# DOCUMENT EXCERPT start
Between the Lines

Larry Dignan, Andrew Nusca and Rachel King

Apple's iCloud to line up films, music: Can it deliver cloud computing basics?

By | May 31, 2011, 11:37am PDT

Apple CEO Steve Jobs will launch its iCloud service in a move to move to bring its iTunes juggernaut into the cloud computing era. The company will clearly have the content lined up, but the information technology details will be critical.

CNet News’ Greg Sandoval reports that Apple has wrapped up licensing agreements with three of the top four record labels. No. 4—Universal Music—is likely to join forces with Apple shortly. In addition, Apple is aiming to line up film and TV shows for iCloud, which will debut at the company’s developer powwow.

With the move Apple will be set up for a subscription revenue model.

Now the challenge for Apple will be the not-so-simple IT details such as uptime, responding to outages and meeting all those informal service level agreements consumers have. Simply put, consumers are going to expect a lot of uptime for Apple. These Apple consumers will be forgiving, but not for long should something go wrong.

Apple’s challenge will be to make the IT details fade to the background just like it does in its retail stores. Apple’s retail outfits have supply chain connections and nifty point of sale tools. The best thing that can be said about IT is that it just works.

Is Apple up to that with its cloud services? Let’s face it: MobileMe left a lot to be desired. And when you talk cloud computing you talk Google and Amazon and those two companies have had high profile cloud outages. Apple hasn’t historically been a cloud player. With that backdrop here are some of the biggest items Apple will have to work through with iCloud:

  1. Uptime. We all know about Apple’s massive data center in North Carolina. Expectations will be high for Apple and its cloud will go from zero to millions of users and streams very quickly. No amount of internal testing can account for the scale iCloud will see.
# DOCUMENT EXCERPT end
# THINGS TO DO
1) Name every person mentioned in the iCloud article.
2) According to the iCloud article, why is it in doubt whether Apple can handle cloud services?
3) How many of the top four record labels had Apple wrapped up licensing agreements with, per the iCloud article?
The records that follow are separate material with no connection to the text above.
# GIVEN DATA start
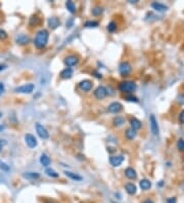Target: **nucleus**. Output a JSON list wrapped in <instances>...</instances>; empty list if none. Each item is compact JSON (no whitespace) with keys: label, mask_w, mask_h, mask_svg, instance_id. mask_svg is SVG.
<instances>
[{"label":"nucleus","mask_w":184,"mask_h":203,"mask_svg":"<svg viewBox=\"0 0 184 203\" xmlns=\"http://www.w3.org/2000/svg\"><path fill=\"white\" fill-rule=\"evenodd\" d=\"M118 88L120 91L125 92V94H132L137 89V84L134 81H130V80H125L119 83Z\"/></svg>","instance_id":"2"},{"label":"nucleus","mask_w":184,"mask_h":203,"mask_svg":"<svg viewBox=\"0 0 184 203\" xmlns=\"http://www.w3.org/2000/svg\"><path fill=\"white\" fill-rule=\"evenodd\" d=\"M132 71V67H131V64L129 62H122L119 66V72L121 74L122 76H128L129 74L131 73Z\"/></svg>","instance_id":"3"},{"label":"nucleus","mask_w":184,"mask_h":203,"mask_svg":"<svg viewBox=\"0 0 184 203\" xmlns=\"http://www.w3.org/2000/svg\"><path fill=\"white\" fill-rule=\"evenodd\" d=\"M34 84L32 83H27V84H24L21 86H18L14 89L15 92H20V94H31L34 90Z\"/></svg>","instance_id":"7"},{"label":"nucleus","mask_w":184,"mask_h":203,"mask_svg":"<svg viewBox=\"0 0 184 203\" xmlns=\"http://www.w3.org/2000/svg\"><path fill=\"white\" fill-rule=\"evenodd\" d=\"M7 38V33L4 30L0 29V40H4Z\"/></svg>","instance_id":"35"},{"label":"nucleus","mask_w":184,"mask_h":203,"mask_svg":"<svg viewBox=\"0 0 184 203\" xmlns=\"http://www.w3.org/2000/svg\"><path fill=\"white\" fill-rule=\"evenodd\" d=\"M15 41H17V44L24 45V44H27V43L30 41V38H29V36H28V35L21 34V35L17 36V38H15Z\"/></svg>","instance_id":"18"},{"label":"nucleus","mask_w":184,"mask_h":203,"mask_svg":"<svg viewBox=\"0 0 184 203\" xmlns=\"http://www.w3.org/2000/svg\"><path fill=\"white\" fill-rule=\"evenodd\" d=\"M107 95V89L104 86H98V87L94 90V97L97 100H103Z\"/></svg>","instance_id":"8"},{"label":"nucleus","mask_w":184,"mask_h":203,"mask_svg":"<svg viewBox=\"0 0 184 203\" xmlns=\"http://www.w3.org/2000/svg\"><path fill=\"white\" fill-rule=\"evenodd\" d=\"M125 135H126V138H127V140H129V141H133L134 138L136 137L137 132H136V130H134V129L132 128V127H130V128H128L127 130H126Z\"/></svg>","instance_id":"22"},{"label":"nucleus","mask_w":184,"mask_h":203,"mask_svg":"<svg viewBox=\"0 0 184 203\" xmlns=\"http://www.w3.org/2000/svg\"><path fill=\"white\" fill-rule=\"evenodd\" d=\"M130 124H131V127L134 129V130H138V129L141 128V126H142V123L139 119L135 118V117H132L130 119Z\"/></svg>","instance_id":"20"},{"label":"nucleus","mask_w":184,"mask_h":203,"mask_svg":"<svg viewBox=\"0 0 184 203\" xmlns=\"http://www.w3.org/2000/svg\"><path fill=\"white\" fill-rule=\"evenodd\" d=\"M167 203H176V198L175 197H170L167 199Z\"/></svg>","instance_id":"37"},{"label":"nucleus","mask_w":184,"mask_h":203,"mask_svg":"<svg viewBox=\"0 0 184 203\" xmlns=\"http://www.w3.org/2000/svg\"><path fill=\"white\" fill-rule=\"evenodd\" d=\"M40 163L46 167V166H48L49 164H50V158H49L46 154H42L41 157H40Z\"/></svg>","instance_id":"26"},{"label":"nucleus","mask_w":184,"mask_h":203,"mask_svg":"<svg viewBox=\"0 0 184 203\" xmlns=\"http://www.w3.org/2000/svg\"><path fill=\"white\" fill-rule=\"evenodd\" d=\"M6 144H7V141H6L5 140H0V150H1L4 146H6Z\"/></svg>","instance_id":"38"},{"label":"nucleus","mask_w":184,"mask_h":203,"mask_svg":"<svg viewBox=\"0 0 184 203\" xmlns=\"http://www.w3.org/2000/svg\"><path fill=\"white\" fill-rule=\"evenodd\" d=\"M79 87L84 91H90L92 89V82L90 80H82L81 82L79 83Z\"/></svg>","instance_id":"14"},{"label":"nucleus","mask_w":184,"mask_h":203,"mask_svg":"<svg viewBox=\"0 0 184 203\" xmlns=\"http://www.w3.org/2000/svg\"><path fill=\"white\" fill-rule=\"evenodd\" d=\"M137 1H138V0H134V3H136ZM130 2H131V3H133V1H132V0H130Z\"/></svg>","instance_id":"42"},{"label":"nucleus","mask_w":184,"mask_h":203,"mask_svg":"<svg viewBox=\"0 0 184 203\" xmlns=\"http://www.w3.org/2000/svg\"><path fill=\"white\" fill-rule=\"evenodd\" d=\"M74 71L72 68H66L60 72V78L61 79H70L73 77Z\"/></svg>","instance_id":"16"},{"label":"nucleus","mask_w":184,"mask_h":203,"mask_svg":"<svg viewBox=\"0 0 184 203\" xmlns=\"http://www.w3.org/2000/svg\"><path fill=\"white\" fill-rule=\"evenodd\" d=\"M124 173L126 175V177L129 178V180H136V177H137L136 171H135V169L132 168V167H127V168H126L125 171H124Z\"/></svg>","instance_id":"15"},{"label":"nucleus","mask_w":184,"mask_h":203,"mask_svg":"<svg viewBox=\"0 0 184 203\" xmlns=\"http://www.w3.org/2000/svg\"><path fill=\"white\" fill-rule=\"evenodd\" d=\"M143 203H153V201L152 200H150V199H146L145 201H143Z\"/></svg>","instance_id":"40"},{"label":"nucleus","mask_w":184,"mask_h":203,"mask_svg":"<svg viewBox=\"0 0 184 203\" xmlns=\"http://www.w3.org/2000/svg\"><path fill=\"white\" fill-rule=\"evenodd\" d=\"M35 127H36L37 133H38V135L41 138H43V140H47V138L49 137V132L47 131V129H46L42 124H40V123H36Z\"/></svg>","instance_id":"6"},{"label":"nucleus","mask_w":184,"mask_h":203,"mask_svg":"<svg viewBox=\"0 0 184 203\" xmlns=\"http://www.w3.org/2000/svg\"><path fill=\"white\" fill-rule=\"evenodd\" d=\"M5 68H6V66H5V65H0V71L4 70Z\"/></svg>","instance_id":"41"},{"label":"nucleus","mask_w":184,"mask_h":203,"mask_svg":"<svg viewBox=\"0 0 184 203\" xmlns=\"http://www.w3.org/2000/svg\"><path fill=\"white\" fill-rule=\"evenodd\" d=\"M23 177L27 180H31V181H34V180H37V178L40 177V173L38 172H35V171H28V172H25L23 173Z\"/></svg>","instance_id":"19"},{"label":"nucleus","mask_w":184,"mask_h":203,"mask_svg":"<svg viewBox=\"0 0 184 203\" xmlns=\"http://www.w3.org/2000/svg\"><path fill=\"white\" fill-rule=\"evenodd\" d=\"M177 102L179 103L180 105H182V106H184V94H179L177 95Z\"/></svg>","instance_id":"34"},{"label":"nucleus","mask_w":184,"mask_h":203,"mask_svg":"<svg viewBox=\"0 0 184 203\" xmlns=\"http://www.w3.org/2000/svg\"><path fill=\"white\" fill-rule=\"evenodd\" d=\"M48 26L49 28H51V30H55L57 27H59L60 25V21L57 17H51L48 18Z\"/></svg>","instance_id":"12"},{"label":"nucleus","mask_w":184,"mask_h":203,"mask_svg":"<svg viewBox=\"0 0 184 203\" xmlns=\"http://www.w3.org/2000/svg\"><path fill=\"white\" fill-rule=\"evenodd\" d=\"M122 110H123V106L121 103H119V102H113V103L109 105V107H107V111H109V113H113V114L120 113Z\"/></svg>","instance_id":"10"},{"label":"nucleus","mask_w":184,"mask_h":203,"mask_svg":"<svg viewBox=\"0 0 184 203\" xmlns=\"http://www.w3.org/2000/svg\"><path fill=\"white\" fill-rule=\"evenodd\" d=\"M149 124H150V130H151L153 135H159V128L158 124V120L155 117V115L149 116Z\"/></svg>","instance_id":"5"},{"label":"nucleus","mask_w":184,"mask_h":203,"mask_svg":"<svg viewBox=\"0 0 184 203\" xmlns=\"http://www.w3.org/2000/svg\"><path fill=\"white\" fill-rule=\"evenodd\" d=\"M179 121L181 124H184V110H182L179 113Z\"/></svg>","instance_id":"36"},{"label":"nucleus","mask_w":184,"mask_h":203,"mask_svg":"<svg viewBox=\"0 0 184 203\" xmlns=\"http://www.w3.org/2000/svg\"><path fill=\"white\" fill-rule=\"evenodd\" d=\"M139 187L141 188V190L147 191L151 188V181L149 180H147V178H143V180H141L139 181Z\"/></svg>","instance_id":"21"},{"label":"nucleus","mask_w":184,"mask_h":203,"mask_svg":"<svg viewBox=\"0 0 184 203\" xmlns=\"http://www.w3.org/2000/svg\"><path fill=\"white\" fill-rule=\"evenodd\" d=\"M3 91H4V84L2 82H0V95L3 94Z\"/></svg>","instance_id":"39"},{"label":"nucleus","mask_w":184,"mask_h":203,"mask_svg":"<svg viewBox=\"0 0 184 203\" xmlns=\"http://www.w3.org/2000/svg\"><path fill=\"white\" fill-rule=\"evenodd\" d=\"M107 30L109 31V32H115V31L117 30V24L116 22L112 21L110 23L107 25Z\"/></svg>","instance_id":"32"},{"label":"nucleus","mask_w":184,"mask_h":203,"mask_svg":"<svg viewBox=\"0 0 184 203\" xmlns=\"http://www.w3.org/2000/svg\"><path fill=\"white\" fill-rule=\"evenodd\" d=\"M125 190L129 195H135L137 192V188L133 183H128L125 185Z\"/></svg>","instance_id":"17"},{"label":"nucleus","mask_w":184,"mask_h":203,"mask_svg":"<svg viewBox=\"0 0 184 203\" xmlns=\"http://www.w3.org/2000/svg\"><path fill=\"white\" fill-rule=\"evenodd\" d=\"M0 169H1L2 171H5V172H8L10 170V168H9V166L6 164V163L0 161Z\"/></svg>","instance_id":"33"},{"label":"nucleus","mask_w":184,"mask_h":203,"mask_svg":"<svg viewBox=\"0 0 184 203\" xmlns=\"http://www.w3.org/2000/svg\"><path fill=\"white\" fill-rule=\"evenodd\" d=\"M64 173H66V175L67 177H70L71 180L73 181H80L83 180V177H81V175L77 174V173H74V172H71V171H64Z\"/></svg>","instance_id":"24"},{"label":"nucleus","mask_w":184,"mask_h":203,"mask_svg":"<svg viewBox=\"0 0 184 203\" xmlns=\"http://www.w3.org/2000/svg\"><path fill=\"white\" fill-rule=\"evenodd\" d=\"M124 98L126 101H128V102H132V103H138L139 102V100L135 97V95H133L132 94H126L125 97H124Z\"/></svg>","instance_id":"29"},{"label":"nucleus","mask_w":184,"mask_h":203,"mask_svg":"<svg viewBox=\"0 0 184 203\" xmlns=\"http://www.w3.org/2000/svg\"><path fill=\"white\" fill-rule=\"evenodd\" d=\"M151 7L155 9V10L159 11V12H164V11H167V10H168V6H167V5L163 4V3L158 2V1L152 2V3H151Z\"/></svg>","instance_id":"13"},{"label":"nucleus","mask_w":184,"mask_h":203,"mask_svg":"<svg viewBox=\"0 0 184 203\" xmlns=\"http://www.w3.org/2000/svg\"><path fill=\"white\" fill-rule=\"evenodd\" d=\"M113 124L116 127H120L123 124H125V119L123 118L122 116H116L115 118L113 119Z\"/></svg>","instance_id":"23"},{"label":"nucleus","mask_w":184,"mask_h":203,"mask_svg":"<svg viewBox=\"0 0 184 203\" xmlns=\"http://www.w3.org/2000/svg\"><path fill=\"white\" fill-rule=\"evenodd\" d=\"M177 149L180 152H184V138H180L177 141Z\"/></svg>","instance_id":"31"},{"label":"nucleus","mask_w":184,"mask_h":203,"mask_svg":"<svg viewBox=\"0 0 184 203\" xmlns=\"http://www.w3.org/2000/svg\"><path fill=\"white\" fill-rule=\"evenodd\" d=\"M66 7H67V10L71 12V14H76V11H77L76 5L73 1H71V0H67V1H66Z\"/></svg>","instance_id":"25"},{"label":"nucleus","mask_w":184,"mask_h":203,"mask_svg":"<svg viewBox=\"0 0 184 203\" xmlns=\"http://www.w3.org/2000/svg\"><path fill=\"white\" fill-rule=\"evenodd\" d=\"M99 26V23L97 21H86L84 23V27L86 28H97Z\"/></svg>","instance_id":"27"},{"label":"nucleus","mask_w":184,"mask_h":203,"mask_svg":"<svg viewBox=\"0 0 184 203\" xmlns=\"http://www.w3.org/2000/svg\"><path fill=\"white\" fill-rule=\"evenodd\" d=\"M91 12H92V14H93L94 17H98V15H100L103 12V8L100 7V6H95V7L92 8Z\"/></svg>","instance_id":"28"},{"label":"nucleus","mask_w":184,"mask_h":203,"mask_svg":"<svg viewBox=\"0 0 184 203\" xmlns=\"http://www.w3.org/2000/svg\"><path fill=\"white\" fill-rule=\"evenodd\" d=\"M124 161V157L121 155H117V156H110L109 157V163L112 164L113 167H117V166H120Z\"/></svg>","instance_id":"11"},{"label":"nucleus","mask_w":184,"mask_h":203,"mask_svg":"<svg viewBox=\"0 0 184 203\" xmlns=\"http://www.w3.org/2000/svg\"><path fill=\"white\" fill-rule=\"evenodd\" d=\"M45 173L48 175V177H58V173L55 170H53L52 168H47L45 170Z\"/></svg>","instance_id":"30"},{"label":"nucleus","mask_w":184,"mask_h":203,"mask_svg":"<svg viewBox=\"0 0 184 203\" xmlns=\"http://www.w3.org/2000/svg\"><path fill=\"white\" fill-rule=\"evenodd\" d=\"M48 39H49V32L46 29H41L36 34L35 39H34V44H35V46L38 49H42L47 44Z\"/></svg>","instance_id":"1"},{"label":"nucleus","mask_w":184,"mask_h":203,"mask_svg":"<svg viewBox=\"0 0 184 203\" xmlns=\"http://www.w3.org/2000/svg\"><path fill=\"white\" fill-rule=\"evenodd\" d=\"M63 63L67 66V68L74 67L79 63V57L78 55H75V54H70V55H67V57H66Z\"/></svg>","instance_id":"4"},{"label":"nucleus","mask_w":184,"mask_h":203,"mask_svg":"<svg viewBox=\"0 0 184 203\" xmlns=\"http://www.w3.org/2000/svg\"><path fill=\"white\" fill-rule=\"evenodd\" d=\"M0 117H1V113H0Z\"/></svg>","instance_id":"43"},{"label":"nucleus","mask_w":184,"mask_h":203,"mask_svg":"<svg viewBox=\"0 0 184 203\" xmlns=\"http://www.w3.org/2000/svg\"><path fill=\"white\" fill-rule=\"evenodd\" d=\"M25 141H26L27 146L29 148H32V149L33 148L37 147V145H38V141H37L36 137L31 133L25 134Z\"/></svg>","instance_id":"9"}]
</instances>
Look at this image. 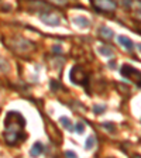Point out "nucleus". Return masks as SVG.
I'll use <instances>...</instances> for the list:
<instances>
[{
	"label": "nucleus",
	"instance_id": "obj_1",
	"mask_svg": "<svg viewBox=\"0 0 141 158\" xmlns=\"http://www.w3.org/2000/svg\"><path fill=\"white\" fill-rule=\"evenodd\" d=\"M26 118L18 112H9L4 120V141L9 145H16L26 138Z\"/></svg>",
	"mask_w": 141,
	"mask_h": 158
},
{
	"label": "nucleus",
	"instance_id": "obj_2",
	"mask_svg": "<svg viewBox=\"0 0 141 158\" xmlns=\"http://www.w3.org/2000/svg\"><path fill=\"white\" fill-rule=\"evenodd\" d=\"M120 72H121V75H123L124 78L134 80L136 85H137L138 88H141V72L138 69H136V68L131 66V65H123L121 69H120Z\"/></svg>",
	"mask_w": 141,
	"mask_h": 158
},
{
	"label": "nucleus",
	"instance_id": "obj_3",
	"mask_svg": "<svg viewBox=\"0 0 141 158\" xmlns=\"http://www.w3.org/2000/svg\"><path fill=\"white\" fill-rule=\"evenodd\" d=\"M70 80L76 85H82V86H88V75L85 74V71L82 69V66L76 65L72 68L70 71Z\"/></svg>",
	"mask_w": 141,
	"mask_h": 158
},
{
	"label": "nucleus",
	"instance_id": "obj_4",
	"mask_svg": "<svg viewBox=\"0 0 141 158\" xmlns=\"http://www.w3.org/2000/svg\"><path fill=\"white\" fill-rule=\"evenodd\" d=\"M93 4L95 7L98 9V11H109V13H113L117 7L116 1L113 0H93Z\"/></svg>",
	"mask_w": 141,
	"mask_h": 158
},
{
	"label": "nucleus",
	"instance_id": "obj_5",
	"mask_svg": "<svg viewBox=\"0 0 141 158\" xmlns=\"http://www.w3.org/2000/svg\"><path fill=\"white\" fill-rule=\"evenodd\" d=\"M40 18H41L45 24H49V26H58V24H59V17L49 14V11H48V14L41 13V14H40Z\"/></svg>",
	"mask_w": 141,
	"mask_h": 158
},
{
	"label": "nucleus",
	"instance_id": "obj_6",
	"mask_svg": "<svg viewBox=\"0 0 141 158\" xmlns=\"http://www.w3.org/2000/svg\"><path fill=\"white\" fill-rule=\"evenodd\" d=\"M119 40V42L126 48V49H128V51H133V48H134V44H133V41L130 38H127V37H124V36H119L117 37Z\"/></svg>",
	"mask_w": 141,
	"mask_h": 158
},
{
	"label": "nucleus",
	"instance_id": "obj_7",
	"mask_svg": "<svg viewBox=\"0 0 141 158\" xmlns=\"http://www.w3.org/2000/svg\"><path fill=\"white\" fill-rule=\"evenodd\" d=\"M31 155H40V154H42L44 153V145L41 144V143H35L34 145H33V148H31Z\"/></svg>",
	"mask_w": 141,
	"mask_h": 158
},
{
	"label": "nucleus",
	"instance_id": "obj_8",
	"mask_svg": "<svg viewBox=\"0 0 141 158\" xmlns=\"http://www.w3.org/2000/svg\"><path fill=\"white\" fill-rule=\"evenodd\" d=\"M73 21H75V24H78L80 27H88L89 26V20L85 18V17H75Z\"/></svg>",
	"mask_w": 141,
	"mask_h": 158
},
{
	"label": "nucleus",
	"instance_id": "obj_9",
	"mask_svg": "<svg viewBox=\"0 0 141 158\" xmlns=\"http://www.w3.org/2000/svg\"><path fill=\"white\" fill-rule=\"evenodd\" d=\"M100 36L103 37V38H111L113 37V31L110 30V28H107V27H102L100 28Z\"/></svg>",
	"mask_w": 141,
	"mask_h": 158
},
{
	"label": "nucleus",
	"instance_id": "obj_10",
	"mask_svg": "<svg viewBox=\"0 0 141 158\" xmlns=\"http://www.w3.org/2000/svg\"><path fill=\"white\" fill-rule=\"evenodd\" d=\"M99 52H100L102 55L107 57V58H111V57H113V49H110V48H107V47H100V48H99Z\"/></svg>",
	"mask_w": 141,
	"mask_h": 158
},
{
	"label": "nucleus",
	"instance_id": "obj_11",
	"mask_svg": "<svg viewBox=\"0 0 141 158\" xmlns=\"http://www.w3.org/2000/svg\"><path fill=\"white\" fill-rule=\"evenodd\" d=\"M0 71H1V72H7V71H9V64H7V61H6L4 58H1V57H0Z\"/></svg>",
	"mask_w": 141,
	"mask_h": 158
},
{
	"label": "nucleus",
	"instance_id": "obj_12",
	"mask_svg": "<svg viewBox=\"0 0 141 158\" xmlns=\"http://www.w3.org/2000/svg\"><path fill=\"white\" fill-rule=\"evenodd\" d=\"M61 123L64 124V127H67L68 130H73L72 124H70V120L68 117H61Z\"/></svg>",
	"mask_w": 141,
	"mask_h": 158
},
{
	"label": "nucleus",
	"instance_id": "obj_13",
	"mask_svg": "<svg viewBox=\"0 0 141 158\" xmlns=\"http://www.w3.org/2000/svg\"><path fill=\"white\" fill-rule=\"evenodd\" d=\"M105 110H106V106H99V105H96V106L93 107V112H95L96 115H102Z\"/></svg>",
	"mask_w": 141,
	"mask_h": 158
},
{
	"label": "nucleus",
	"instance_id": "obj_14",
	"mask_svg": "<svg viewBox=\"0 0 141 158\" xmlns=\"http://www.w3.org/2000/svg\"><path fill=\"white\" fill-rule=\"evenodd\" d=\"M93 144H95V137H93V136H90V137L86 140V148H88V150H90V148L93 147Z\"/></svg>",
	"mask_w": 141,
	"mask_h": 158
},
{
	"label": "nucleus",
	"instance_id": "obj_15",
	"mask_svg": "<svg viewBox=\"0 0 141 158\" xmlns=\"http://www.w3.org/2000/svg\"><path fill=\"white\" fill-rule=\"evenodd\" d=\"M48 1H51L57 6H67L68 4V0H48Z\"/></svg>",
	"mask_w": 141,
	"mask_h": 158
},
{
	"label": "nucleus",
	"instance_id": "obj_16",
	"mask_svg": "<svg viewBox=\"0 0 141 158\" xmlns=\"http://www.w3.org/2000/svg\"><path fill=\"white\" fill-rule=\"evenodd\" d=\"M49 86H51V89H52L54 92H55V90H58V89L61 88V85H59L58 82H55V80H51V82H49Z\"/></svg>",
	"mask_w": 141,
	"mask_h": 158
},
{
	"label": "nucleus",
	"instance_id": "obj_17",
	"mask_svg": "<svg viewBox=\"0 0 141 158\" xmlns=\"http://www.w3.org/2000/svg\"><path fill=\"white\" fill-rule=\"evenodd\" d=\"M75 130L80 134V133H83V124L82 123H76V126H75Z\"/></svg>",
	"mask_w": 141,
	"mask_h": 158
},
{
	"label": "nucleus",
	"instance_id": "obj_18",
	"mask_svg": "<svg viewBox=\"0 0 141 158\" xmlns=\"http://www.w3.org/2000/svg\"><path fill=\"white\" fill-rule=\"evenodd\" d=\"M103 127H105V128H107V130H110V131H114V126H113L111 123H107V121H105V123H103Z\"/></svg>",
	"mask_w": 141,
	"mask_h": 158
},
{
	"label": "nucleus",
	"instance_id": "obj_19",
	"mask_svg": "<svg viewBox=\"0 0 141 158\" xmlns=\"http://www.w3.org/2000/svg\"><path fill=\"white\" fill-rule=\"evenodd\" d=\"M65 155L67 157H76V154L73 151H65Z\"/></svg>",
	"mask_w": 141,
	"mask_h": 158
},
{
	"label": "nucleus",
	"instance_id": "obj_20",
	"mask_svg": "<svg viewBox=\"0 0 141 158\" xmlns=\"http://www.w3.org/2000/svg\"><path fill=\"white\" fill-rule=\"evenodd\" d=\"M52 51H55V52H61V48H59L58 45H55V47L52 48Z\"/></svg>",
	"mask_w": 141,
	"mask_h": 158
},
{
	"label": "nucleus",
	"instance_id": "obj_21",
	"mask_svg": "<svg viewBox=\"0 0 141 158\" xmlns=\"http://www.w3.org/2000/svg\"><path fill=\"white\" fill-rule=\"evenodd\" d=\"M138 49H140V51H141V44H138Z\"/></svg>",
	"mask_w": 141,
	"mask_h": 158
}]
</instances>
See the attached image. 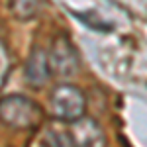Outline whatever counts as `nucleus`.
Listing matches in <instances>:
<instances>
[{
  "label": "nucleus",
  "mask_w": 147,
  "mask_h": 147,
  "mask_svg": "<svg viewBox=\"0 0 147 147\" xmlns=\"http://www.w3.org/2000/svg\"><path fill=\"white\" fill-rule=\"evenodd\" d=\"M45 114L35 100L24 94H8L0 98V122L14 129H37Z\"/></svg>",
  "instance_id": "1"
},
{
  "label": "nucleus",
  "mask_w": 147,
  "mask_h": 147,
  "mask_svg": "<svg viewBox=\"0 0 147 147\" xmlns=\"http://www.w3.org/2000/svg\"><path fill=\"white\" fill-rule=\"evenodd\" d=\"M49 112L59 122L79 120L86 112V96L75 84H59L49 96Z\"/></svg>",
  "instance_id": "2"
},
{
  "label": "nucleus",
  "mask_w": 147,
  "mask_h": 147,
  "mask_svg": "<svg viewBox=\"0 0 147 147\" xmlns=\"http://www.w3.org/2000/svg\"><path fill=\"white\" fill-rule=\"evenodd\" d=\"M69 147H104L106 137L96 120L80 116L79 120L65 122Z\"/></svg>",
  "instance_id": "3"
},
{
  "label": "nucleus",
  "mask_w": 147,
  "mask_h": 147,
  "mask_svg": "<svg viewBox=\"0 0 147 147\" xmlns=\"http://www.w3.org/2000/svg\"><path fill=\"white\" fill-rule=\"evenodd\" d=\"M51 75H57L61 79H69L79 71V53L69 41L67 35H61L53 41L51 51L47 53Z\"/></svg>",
# GIVEN DATA end
# SOLUTIONS TO EACH TASK
1) Larry Dignan, Andrew Nusca, Rachel King, Steve Jobs, Greg Sandoval

2) MobileMe left a lot to be desired, and Apple hasn't historically been a cloud player. Even Google and Amazon, the companies most associated with cloud computing, have had high-profile cloud outages.

3) Three